The Best (and Worst) Dad Jokes About Dads 👋

Celebrate fatherhood with our collection of dad jokes about dads! These hilarious, self-deprecating jokes poke fun at the quirks and classic moments of being a dad. Whether you’re a dad yourself or just love the humor that comes with fatherhood, our dad jokes about dads will have you laughing and groaning in equal measure. Perfect for sharing with fellow dads or just enjoying on your own, these jokes are all about embracing the dad life with a smile!
My wife said I ruined her birthday. I’m not sure how I did that, I didn’t even KNOW it was her birthday!
When I was a kid, my mother told me I could be anyone I wanted to be. Turns out, identity theft is a crime.
I've once fooled an entire class filled with future Doctors, Lawyers, and scientists... Of course they were all in Kindergarten so it wasn't hard
Mr Potato Head’s wife is upset. She claims he won’t tater anywhere.
Is it hard to spot a leopard? No. They come that way. \- Courtesy of my eight year old, about ten seconds ago.
You know why Iran's new navy has glass bottom ships...? So they can see the old Iran navy.
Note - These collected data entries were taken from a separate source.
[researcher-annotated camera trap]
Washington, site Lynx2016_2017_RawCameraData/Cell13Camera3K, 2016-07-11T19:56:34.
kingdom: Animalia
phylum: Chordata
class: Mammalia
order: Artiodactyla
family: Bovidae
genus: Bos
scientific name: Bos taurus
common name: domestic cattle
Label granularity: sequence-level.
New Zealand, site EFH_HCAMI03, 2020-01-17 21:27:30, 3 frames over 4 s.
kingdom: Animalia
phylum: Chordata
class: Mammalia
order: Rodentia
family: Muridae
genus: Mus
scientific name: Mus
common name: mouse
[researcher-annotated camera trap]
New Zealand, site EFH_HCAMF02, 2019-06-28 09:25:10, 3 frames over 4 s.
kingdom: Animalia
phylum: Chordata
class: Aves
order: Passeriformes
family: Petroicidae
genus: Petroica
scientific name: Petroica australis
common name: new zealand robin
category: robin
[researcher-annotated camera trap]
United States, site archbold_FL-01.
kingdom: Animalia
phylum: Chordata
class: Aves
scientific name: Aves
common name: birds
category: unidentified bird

Sean Connery was arranging the books in his personal library when the wooden plank gave away and all the books fell on him.. His maid rushed to the scene and asked " are you alright, sir ?" Sean : "it'sh ok..I only have my shelf to blame ."
A German visits Poland. A German visits Poland, and is stopped at the boarder by a Polish official.The Polish Official asked "Occupation?"The German replied "Yes," and thus began the bloodiest conflict in human history.
i came home yesterday with 2 armchairs and a sofa that a kind man gave me in the park my dad got angry at me for taking suites from strangers
A father tells his son that he was adopted. 'I want to meet my biological parents,' the son demands. 'We are your biological parents,' the father responds. 'Now pack up, the new ones will pick you up in twenty minutes.'
I didn't want to believe that my dad was stealing from his job as a traffic cop, but when I got home, all the signs were there.
If April showers bring May flowers, what do May flowers bring? Pilgrims.
Why don't eggs tell jokes? They'd crack each other up.'
What do you call a hippie's wife? Mississippi.
My kid is blaming me for ruining their birthday. That's ridiculous, I didn't even know it was today!